DATASET Block Start

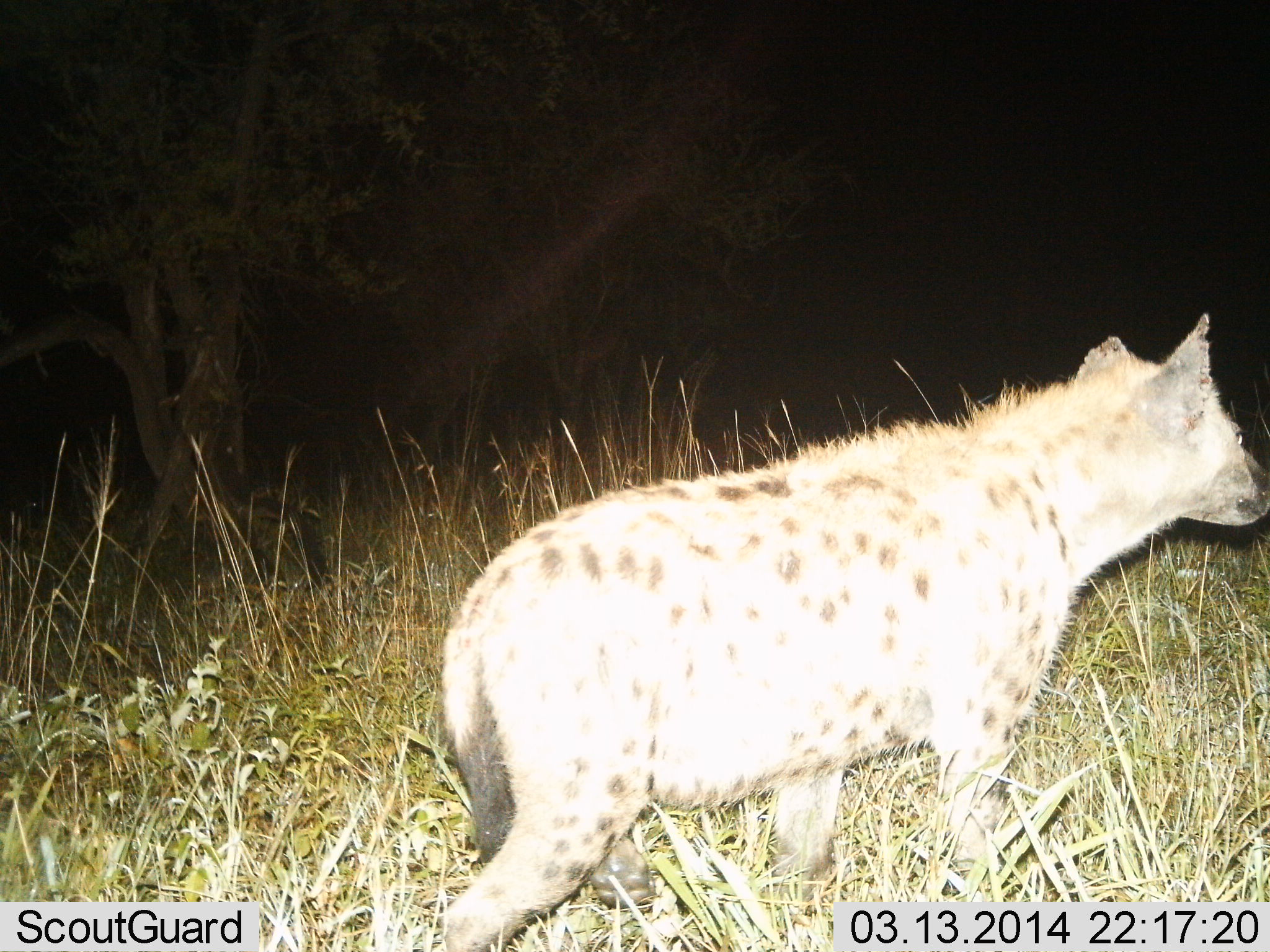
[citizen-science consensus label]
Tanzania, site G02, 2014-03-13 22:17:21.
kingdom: Animalia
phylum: Chordata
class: Mammalia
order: Carnivora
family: Hyaenidae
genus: Crocuta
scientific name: Crocuta crocuta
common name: spotted hyena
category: hyenaspotted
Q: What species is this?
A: Hyenaspotted (spotted hyena) (Crocuta crocuta).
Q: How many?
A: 1.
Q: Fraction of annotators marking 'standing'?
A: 40%.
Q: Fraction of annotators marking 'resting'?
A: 0%.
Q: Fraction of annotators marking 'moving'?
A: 60%.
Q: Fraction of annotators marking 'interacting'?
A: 0%.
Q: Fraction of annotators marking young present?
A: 0%.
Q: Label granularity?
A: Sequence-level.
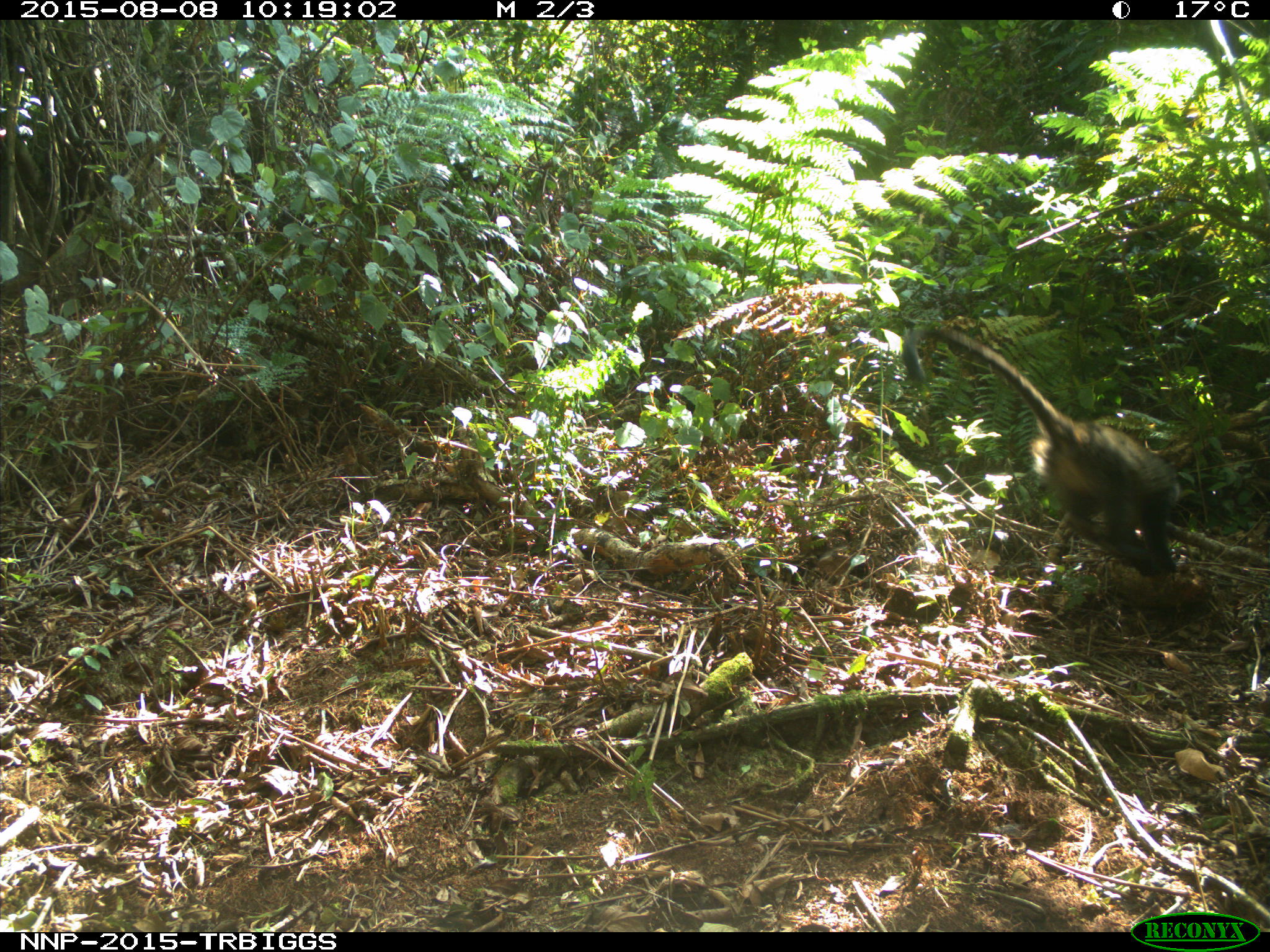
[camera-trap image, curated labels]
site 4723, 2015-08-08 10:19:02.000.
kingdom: Animalia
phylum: Chordata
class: Mammalia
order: Primates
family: Cercopithecidae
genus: Cercopithecus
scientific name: Cercopithecus mitis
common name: blue monkey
Cercopithecus mitis (blue monkey), count 1.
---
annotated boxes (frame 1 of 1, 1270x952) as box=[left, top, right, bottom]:
cercopithecus mitis: box=[896, 321, 1184, 578]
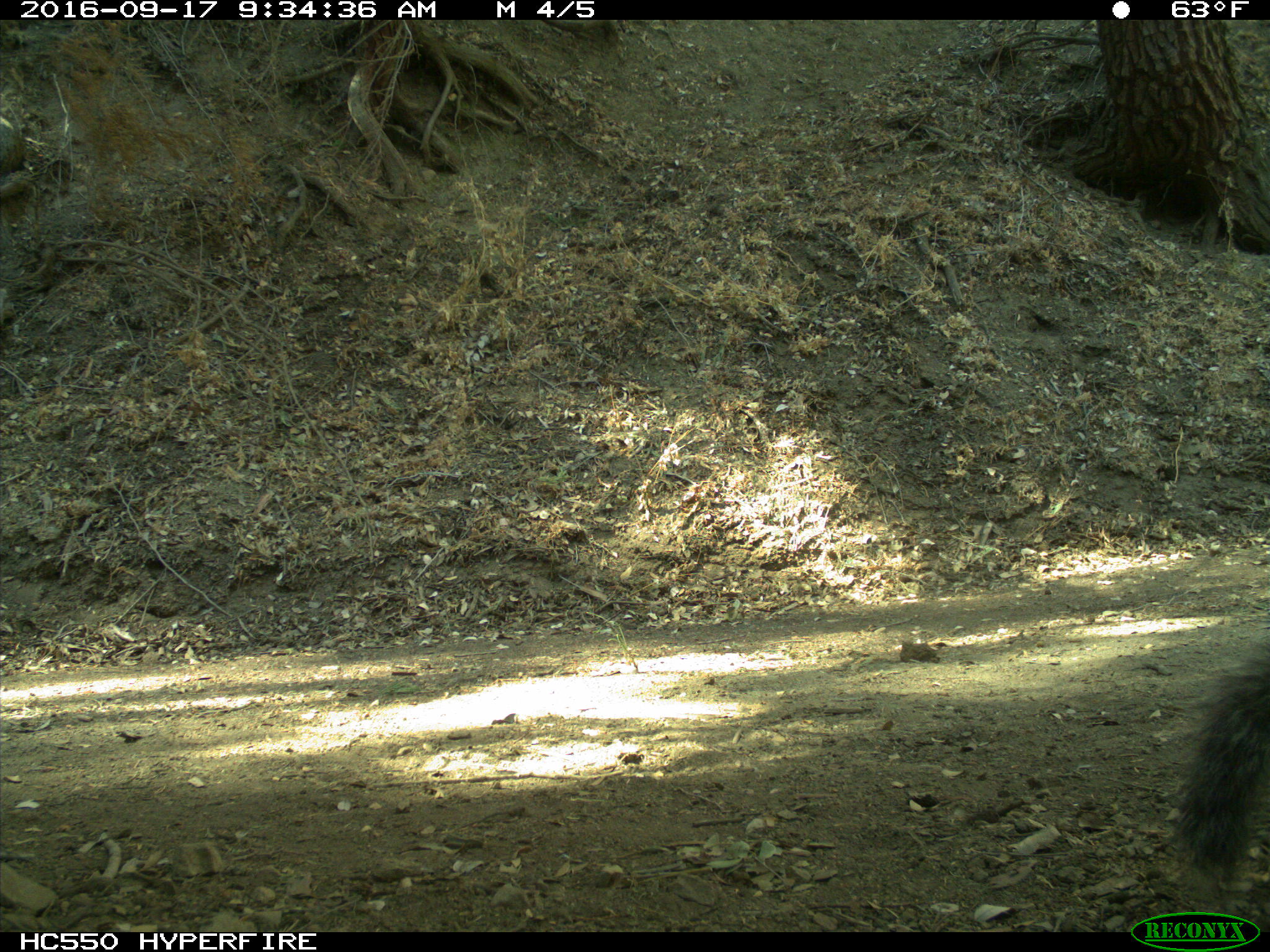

DATASET Block End

When you copy the entries above, reproduce each line exactly and leave out any pictures.

- ANSWER FOR THE TASK:
[citizen-science consensus label]
Tanzania, site G02, 2014-03-13 22:17:21.
kingdom: Animalia
phylum: Chordata
class: Mammalia
order: Carnivora
family: Hyaenidae
genus: Crocuta
scientific name: Crocuta crocuta
common name: spotted hyena
category: hyenaspotted
Q: What species is this?
A: Hyenaspotted (spotted hyena) (Crocuta crocuta).
Q: How many?
A: 1.
Q: Fraction of annotators marking 'standing'?
A: 40%.
Q: Fraction of annotators marking 'resting'?
A: 0%.
Q: Fraction of annotators marking 'moving'?
A: 60%.
Q: Fraction of annotators marking 'interacting'?
A: 0%.
Q: Fraction of annotators marking young present?
A: 0%.
Q: Label granularity?
A: Sequence-level.
[camera-trap image, curated labels]
site 4723, 2015-08-08 10:19:02.000.
kingdom: Animalia
phylum: Chordata
class: Mammalia
order: Primates
family: Cercopithecidae
genus: Cercopithecus
scientific name: Cercopithecus mitis
common name: blue monkey
Cercopithecus mitis (blue monkey), count 1.
---
annotated boxes (frame 1 of 1, 1270x952) as box=[left, top, right, bottom]:
cercopithecus mitis: box=[896, 321, 1184, 578]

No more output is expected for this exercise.